Collected data
******************************
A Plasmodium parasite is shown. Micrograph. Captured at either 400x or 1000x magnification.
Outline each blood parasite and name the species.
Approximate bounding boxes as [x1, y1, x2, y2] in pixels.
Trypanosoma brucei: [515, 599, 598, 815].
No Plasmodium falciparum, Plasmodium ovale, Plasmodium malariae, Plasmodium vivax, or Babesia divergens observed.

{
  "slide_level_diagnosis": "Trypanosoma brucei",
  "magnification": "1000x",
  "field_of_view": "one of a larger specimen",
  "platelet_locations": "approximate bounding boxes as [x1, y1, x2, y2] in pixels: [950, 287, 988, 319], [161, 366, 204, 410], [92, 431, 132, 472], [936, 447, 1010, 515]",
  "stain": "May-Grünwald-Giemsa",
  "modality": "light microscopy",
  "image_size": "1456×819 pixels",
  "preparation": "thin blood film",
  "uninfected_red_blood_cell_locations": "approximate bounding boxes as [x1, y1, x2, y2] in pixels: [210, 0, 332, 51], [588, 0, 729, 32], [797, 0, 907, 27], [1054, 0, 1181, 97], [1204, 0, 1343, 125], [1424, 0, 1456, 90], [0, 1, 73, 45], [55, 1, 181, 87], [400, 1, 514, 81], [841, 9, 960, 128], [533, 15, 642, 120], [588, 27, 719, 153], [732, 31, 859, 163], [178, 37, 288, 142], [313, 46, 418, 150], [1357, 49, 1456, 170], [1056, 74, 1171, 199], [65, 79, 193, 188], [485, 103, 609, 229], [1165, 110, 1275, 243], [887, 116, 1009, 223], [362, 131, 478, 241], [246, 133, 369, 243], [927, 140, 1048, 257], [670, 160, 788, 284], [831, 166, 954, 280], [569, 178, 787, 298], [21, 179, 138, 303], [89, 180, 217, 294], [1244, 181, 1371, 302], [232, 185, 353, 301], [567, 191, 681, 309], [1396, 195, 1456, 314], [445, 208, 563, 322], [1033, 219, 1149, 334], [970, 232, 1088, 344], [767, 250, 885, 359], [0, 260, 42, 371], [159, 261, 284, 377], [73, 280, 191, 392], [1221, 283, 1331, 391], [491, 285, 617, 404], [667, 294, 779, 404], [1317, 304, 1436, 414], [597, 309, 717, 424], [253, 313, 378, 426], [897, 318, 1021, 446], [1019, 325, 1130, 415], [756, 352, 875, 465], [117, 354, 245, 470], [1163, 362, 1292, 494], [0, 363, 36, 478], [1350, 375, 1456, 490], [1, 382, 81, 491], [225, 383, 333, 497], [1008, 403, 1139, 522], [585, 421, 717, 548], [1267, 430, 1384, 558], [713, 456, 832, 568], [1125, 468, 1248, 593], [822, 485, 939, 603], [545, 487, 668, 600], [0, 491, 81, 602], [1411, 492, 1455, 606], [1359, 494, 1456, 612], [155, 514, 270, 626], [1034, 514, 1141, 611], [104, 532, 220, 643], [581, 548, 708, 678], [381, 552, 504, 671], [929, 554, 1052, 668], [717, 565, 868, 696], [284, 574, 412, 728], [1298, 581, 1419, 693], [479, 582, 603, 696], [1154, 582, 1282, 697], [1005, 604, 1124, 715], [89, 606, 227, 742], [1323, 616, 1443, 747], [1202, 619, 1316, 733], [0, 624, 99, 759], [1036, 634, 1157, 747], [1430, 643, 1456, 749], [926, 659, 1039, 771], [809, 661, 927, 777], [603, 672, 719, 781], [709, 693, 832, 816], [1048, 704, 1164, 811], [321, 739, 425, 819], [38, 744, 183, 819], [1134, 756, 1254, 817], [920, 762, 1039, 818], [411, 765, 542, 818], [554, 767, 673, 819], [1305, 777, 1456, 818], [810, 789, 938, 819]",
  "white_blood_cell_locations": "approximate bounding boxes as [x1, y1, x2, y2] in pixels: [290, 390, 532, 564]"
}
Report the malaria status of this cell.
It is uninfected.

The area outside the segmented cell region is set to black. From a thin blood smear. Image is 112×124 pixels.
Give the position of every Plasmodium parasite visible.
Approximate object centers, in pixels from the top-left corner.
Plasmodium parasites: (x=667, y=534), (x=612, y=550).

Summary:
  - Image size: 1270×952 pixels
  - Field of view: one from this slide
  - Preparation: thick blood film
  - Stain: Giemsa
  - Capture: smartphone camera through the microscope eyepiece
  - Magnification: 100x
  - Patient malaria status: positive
******************************
▶ [Problem statement] Each entry above needs to be output exactly.

▶ [The answer]
A Plasmodium parasite is shown. Micrograph. Captured at either 400x or 1000x magnification.
Outline each blood parasite and name the species.
Approximate bounding boxes as [x1, y1, x2, y2] in pixels.
Trypanosoma brucei: [515, 599, 598, 815].
No Plasmodium falciparum, Plasmodium ovale, Plasmodium malariae, Plasmodium vivax, or Babesia divergens observed.

{
  "slide_level_diagnosis": "Trypanosoma brucei",
  "magnification": "1000x",
  "field_of_view": "one of a larger specimen",
  "platelet_locations": "approximate bounding boxes as [x1, y1, x2, y2] in pixels: [950, 287, 988, 319], [161, 366, 204, 410], [92, 431, 132, 472], [936, 447, 1010, 515]",
  "stain": "May-Grünwald-Giemsa",
  "modality": "light microscopy",
  "image_size": "1456×819 pixels",
  "preparation": "thin blood film",
  "uninfected_red_blood_cell_locations": "approximate bounding boxes as [x1, y1, x2, y2] in pixels: [210, 0, 332, 51], [588, 0, 729, 32], [797, 0, 907, 27], [1054, 0, 1181, 97], [1204, 0, 1343, 125], [1424, 0, 1456, 90], [0, 1, 73, 45], [55, 1, 181, 87], [400, 1, 514, 81], [841, 9, 960, 128], [533, 15, 642, 120], [588, 27, 719, 153], [732, 31, 859, 163], [178, 37, 288, 142], [313, 46, 418, 150], [1357, 49, 1456, 170], [1056, 74, 1171, 199], [65, 79, 193, 188], [485, 103, 609, 229], [1165, 110, 1275, 243], [887, 116, 1009, 223], [362, 131, 478, 241], [246, 133, 369, 243], [927, 140, 1048, 257], [670, 160, 788, 284], [831, 166, 954, 280], [569, 178, 787, 298], [21, 179, 138, 303], [89, 180, 217, 294], [1244, 181, 1371, 302], [232, 185, 353, 301], [567, 191, 681, 309], [1396, 195, 1456, 314], [445, 208, 563, 322], [1033, 219, 1149, 334], [970, 232, 1088, 344], [767, 250, 885, 359], [0, 260, 42, 371], [159, 261, 284, 377], [73, 280, 191, 392], [1221, 283, 1331, 391], [491, 285, 617, 404], [667, 294, 779, 404], [1317, 304, 1436, 414], [597, 309, 717, 424], [253, 313, 378, 426], [897, 318, 1021, 446], [1019, 325, 1130, 415], [756, 352, 875, 465], [117, 354, 245, 470], [1163, 362, 1292, 494], [0, 363, 36, 478], [1350, 375, 1456, 490], [1, 382, 81, 491], [225, 383, 333, 497], [1008, 403, 1139, 522], [585, 421, 717, 548], [1267, 430, 1384, 558], [713, 456, 832, 568], [1125, 468, 1248, 593], [822, 485, 939, 603], [545, 487, 668, 600], [0, 491, 81, 602], [1411, 492, 1455, 606], [1359, 494, 1456, 612], [155, 514, 270, 626], [1034, 514, 1141, 611], [104, 532, 220, 643], [581, 548, 708, 678], [381, 552, 504, 671], [929, 554, 1052, 668], [717, 565, 868, 696], [284, 574, 412, 728], [1298, 581, 1419, 693], [479, 582, 603, 696], [1154, 582, 1282, 697], [1005, 604, 1124, 715], [89, 606, 227, 742], [1323, 616, 1443, 747], [1202, 619, 1316, 733], [0, 624, 99, 759], [1036, 634, 1157, 747], [1430, 643, 1456, 749], [926, 659, 1039, 771], [809, 661, 927, 777], [603, 672, 719, 781], [709, 693, 832, 816], [1048, 704, 1164, 811], [321, 739, 425, 819], [38, 744, 183, 819], [1134, 756, 1254, 817], [920, 762, 1039, 818], [411, 765, 542, 818], [554, 767, 673, 819], [1305, 777, 1456, 818], [810, 789, 938, 819]",
  "white_blood_cell_locations": "approximate bounding boxes as [x1, y1, x2, y2] in pixels: [290, 390, 532, 564]"
}
Report the malaria status of this cell.
It is uninfected.

The area outside the segmented cell region is set to black. From a thin blood smear. Image is 112×124 pixels.
Give the position of every Plasmodium parasite visible.
Approximate object centers, in pixels from the top-left corner.
Plasmodium parasites: (x=667, y=534), (x=612, y=550).

Summary:
  - Image size: 1270×952 pixels
  - Field of view: one from this slide
  - Preparation: thick blood film
  - Stain: Giemsa
  - Capture: smartphone camera through the microscope eyepiece
  - Magnification: 100x
  - Patient malaria status: positive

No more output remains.